=== TASK OBJECTIVE ===
Without skipping anything, print all of the data exactly.

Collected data
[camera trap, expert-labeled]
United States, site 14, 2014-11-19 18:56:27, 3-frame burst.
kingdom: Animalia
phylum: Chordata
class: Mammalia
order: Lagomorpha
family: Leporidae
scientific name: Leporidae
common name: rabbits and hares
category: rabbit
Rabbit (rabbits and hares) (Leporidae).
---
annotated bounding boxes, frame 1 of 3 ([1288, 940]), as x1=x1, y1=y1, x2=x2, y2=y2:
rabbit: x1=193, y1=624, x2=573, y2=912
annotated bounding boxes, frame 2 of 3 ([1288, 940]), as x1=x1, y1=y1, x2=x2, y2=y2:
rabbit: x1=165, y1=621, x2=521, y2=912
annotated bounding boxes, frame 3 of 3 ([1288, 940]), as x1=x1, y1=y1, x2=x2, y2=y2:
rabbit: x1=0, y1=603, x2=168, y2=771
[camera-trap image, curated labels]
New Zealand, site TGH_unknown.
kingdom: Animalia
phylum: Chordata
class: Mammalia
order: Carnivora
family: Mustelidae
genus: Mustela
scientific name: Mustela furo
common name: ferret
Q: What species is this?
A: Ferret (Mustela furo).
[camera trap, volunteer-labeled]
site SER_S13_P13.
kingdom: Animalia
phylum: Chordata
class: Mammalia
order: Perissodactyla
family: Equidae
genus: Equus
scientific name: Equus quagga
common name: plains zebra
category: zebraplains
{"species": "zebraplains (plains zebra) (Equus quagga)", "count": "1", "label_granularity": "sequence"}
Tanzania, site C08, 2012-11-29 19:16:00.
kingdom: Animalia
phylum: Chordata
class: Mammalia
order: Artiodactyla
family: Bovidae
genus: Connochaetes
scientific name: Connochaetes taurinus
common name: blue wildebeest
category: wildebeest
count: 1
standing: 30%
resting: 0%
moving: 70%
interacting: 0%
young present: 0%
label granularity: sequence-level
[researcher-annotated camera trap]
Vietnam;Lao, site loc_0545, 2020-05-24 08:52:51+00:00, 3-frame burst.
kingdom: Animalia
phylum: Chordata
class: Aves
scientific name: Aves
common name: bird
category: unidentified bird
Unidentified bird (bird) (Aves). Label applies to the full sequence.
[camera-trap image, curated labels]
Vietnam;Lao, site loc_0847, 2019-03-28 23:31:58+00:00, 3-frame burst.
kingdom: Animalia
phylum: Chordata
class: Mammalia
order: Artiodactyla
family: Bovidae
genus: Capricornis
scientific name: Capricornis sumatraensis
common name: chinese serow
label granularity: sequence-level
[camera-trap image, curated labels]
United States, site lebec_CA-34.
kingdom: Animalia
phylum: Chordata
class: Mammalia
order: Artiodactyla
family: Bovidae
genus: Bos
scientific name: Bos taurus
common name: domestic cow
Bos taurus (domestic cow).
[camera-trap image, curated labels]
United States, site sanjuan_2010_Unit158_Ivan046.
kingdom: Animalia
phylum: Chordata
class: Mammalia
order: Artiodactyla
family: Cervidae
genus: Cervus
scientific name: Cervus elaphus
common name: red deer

=== ANSWER TO THIS EXERCISE ===
[camera trap, expert-labeled]
United States, site 14, 2014-11-19 18:56:27, 3-frame burst.
kingdom: Animalia
phylum: Chordata
class: Mammalia
order: Lagomorpha
family: Leporidae
scientific name: Leporidae
common name: rabbits and hares
category: rabbit
Rabbit (rabbits and hares) (Leporidae).
---
annotated bounding boxes, frame 1 of 3 ([1288, 940]), as x1=x1, y1=y1, x2=x2, y2=y2:
rabbit: x1=193, y1=624, x2=573, y2=912
annotated bounding boxes, frame 2 of 3 ([1288, 940]), as x1=x1, y1=y1, x2=x2, y2=y2:
rabbit: x1=165, y1=621, x2=521, y2=912
annotated bounding boxes, frame 3 of 3 ([1288, 940]), as x1=x1, y1=y1, x2=x2, y2=y2:
rabbit: x1=0, y1=603, x2=168, y2=771
[camera-trap image, curated labels]
New Zealand, site TGH_unknown.
kingdom: Animalia
phylum: Chordata
class: Mammalia
order: Carnivora
family: Mustelidae
genus: Mustela
scientific name: Mustela furo
common name: ferret
Q: What species is this?
A: Ferret (Mustela furo).
[camera trap, volunteer-labeled]
site SER_S13_P13.
kingdom: Animalia
phylum: Chordata
class: Mammalia
order: Perissodactyla
family: Equidae
genus: Equus
scientific name: Equus quagga
common name: plains zebra
category: zebraplains
{"species": "zebraplains (plains zebra) (Equus quagga)", "count": "1", "label_granularity": "sequence"}
Tanzania, site C08, 2012-11-29 19:16:00.
kingdom: Animalia
phylum: Chordata
class: Mammalia
order: Artiodactyla
family: Bovidae
genus: Connochaetes
scientific name: Connochaetes taurinus
common name: blue wildebeest
category: wildebeest
count: 1
standing: 30%
resting: 0%
moving: 70%
interacting: 0%
young present: 0%
label granularity: sequence-level
[researcher-annotated camera trap]
Vietnam;Lao, site loc_0545, 2020-05-24 08:52:51+00:00, 3-frame burst.
kingdom: Animalia
phylum: Chordata
class: Aves
scientific name: Aves
common name: bird
category: unidentified bird
Unidentified bird (bird) (Aves). Label applies to the full sequence.
[camera-trap image, curated labels]
Vietnam;Lao, site loc_0847, 2019-03-28 23:31:58+00:00, 3-frame burst.
kingdom: Animalia
phylum: Chordata
class: Mammalia
order: Artiodactyla
family: Bovidae
genus: Capricornis
scientific name: Capricornis sumatraensis
common name: chinese serow
label granularity: sequence-level
[camera-trap image, curated labels]
United States, site lebec_CA-34.
kingdom: Animalia
phylum: Chordata
class: Mammalia
order: Artiodactyla
family: Bovidae
genus: Bos
scientific name: Bos taurus
common name: domestic cow
Bos taurus (domestic cow).
[camera-trap image, curated labels]
United States, site sanjuan_2010_Unit158_Ivan046.
kingdom: Animalia
phylum: Chordata
class: Mammalia
order: Artiodactyla
family: Cervidae
genus: Cervus
scientific name: Cervus elaphus
common name: red deer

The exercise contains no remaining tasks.